1. You can rent a movie and buy bait in the same store.
2. "Y'all" is singular and "all y'all" is plural.
3. "He needed killin" is a valid defense.
4. Everyone has two first names: Billy Bob, Jimmy Bob, Joe Bob, Betty Jean, Mary Beth, etc.
5. Everything is either: "in yonder," "over yonder" or "out yonder.”
6. You can say anything about anyone, as long as you say "Bless his heart” at the end!
OR
You can move to Colorado where...
1. You carry your $3,000 mountain bike atop your $500 car.
2. You tell your husband to pick up Granola on his way home, so he stops at the day care center.

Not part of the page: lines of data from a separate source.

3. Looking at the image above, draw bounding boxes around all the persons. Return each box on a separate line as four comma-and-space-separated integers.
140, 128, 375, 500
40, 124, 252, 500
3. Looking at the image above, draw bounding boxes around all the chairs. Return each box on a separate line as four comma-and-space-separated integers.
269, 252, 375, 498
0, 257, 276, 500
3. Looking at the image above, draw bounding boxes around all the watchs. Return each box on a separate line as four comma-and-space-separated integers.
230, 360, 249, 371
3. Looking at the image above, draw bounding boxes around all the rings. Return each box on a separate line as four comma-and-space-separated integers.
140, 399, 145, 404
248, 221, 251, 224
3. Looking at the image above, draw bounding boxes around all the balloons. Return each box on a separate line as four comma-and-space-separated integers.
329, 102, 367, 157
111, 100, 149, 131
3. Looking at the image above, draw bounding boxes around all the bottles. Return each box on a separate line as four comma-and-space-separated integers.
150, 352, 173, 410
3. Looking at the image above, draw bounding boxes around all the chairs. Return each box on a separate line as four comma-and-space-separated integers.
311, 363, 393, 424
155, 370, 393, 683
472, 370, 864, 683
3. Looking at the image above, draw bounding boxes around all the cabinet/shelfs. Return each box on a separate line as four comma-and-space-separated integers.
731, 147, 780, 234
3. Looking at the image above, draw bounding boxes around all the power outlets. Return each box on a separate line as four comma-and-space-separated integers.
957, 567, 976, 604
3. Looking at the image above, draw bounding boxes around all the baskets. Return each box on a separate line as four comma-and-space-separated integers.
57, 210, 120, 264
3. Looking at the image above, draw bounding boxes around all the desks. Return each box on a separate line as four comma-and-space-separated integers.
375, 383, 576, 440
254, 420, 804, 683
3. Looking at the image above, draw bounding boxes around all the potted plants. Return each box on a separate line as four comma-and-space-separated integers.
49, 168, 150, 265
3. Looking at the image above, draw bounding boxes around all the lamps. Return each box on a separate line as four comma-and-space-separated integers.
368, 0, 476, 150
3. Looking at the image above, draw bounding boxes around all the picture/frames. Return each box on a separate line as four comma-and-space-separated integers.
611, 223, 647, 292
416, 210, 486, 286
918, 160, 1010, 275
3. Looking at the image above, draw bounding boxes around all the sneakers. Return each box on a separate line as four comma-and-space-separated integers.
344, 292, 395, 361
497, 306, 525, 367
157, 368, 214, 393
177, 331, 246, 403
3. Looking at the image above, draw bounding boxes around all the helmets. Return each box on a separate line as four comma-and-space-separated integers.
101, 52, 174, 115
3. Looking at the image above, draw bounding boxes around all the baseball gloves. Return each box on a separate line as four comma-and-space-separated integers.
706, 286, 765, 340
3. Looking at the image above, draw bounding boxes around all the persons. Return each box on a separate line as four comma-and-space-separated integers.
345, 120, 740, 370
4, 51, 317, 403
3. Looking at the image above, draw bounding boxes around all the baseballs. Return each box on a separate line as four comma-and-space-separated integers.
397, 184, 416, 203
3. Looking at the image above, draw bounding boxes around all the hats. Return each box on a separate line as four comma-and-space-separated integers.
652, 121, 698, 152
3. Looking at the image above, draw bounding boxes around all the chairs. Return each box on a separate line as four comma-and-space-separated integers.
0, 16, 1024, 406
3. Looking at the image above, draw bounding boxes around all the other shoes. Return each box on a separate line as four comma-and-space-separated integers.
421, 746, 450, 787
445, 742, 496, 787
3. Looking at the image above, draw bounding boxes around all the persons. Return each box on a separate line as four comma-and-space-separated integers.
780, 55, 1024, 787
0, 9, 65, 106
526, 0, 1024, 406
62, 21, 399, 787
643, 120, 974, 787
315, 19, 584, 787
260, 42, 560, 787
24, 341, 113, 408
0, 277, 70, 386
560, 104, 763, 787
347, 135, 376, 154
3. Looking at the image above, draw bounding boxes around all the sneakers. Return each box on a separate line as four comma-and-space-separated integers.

3. A pass does not involve a football or dating.
4. The top of your head is bald, but you still have a pony tail.
OR
You can retire to Nebraska or Kansas where...
1. You've never met any celebrities, but the mayor knows your name.
2. Your idea of a traffic jam is three cars waiting to pass a tractor.
3. You have had to switch from "heat" to "A/C" on the same day.
4. You end sentences with a preposition; "Where's my coat at?"
OR
FINALLY you can retire to Florida where...
1. You eat dinner at 3:15in the afternoon.
2. All purchases include a coupon of some kind - even houses and cars.
3. Everyone can recommend an excellent cardiologist, dermatologist, proctologist, podiatrist, or orthopedist.
4. Road construction never ends anywhere in the state.
5. Cars in front of you often appear to be driven by headless people.